Jean-Michel Michno, Robert M. Stupar

Abstract

The advent of -omics technologies has enabled the resolution of fine molecular differences among individuals within a species. DNA sequence variations, such as single nucleotide polymorphisms or small deletions, can be tabulated for many kinds of genotype comparisons. However, experimental designs and analytical approaches are replete with ways to overestimate the level of variation present within a given sample. Analytical pipelines that do not apply proper thresholds nor assess reproducibility among samples are susceptible to calling false-positive variants. Furthermore, issues with sample genotype identity or failing to account for heterogeneity in reference genotypes may lead to misinterpretations of standing variants as polymorphisms derived de novo. A recent publication that featured the analysis of RNA-sequencing data in three transgenic soybean event series appeared to overestimate the number of sequence variants identified in plants that were exposed to a tissue culture based transformation process. We reanalyzed these data with a stringent set of criteria and demonstrate three different factors that lead to variant overestimation, including issues related to the genetic identity of the background genotype, unaccounted genetic heterogeneity in the reference genome, and insufficient bioinformatics filtering.
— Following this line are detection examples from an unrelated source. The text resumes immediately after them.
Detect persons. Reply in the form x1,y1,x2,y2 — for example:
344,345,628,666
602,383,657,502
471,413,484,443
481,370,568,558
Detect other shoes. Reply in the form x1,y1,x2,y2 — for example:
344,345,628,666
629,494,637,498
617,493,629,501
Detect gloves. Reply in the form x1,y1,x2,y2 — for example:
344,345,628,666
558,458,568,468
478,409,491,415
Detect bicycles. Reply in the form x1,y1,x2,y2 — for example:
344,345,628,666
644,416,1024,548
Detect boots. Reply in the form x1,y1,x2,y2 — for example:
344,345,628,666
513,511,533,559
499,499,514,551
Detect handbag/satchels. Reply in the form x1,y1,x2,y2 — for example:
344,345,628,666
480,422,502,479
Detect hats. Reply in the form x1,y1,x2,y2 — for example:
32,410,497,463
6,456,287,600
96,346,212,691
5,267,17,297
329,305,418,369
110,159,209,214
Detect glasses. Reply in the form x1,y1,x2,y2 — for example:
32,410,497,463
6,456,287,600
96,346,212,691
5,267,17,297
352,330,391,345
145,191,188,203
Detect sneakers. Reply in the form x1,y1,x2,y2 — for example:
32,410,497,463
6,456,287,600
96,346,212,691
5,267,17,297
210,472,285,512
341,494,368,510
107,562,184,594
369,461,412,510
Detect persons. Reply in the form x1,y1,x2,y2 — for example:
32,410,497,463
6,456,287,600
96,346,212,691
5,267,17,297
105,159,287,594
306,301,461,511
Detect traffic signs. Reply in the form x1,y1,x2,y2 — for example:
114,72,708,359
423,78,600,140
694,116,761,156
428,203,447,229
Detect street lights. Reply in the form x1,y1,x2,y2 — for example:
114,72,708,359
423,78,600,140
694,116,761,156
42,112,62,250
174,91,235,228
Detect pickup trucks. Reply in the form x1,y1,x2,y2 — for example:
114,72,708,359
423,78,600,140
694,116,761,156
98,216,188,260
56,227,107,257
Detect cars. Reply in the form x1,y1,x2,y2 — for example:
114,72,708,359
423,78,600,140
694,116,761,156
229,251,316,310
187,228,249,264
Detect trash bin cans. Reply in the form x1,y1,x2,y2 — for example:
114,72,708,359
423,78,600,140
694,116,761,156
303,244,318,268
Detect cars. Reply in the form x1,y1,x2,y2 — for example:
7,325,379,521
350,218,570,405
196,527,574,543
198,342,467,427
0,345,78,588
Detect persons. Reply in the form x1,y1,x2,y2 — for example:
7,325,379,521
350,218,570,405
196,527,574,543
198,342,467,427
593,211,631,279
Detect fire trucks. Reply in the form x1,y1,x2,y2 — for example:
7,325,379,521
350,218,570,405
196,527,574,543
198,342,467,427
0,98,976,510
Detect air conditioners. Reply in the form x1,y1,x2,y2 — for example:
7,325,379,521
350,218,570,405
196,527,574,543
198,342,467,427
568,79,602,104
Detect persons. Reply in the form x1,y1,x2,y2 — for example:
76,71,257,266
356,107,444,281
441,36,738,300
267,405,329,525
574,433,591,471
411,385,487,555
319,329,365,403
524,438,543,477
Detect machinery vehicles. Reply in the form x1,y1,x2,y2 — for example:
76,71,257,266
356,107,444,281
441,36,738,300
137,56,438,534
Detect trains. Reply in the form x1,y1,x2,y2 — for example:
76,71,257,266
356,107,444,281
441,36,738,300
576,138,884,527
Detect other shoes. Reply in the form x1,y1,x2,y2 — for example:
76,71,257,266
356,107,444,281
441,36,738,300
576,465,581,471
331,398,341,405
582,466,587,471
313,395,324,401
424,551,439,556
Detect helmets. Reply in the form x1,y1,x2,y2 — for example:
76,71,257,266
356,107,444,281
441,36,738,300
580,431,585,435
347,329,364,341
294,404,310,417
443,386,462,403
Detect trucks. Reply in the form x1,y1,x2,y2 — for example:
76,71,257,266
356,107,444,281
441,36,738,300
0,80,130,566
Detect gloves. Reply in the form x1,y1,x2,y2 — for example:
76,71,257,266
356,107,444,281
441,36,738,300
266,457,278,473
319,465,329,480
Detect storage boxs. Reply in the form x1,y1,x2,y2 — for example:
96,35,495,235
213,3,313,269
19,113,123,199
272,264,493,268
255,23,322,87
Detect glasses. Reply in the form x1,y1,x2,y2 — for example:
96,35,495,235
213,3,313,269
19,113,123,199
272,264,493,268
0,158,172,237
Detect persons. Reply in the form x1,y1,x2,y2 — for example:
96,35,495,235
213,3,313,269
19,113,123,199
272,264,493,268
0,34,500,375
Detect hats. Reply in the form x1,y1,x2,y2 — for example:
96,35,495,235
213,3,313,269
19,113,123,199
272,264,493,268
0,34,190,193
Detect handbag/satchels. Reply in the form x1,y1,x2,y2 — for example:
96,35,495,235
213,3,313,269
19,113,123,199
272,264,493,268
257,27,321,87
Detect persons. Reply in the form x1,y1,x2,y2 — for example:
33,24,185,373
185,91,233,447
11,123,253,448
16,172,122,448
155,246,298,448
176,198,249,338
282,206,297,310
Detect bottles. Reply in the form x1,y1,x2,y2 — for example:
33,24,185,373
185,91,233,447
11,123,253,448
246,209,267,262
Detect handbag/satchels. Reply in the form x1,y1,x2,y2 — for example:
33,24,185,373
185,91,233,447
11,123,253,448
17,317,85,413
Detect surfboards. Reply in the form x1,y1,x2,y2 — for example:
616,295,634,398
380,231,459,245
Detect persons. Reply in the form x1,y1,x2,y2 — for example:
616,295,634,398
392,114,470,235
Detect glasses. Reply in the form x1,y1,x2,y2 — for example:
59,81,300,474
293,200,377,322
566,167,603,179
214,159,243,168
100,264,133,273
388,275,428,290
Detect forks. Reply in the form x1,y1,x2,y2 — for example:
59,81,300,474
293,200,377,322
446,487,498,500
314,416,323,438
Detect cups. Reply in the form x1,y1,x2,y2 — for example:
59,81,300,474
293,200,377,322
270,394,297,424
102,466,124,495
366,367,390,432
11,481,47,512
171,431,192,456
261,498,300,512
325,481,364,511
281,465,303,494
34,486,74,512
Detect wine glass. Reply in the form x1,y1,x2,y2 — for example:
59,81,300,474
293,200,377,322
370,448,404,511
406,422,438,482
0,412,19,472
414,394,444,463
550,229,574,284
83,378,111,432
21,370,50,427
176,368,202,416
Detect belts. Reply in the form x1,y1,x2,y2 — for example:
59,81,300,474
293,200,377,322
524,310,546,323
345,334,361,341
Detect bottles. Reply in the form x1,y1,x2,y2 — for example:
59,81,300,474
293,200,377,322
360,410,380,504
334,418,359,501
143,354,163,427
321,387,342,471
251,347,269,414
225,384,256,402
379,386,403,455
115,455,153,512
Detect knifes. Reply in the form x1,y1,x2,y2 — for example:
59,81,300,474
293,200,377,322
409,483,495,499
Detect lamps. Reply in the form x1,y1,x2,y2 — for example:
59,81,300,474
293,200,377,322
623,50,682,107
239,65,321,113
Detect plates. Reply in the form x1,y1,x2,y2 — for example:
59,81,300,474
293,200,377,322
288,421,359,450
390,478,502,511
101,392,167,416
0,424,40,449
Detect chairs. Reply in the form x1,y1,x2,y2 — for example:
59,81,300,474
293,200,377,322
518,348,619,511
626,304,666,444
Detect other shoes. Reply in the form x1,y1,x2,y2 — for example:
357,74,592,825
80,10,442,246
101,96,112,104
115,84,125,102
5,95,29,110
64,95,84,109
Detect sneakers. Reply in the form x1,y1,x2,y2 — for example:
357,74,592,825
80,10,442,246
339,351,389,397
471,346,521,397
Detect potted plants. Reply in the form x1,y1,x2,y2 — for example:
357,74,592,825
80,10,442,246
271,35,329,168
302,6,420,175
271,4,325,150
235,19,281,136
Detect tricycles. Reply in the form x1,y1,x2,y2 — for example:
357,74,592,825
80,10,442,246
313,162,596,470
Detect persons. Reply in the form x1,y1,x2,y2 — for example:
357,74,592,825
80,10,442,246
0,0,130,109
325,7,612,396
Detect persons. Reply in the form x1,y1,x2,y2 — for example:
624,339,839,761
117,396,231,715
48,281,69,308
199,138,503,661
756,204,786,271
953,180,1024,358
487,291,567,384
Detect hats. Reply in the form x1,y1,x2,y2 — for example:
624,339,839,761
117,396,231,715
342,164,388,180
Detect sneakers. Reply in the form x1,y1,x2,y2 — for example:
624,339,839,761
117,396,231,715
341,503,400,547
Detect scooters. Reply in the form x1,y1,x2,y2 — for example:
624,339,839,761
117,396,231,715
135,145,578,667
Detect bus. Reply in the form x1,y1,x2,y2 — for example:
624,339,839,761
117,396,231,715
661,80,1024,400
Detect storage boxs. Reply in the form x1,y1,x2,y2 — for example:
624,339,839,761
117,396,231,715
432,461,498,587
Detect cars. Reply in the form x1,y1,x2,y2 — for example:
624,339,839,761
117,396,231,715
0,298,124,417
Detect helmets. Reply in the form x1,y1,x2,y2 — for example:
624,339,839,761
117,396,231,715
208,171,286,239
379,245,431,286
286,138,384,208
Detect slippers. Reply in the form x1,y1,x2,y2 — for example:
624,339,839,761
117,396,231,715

This study serves as a cautionary tale to users of genomic and transcriptomic data that wish to assess the molecular variation attributable to tissue culture and transformation processes. Moreover, accounting for the factors that lead to sequence variant overestimation is equally applicable to samples derived from other germplasm sources, including chemical or irradiation mutagenesis and genome engineering (e.g., CRISPR) processes.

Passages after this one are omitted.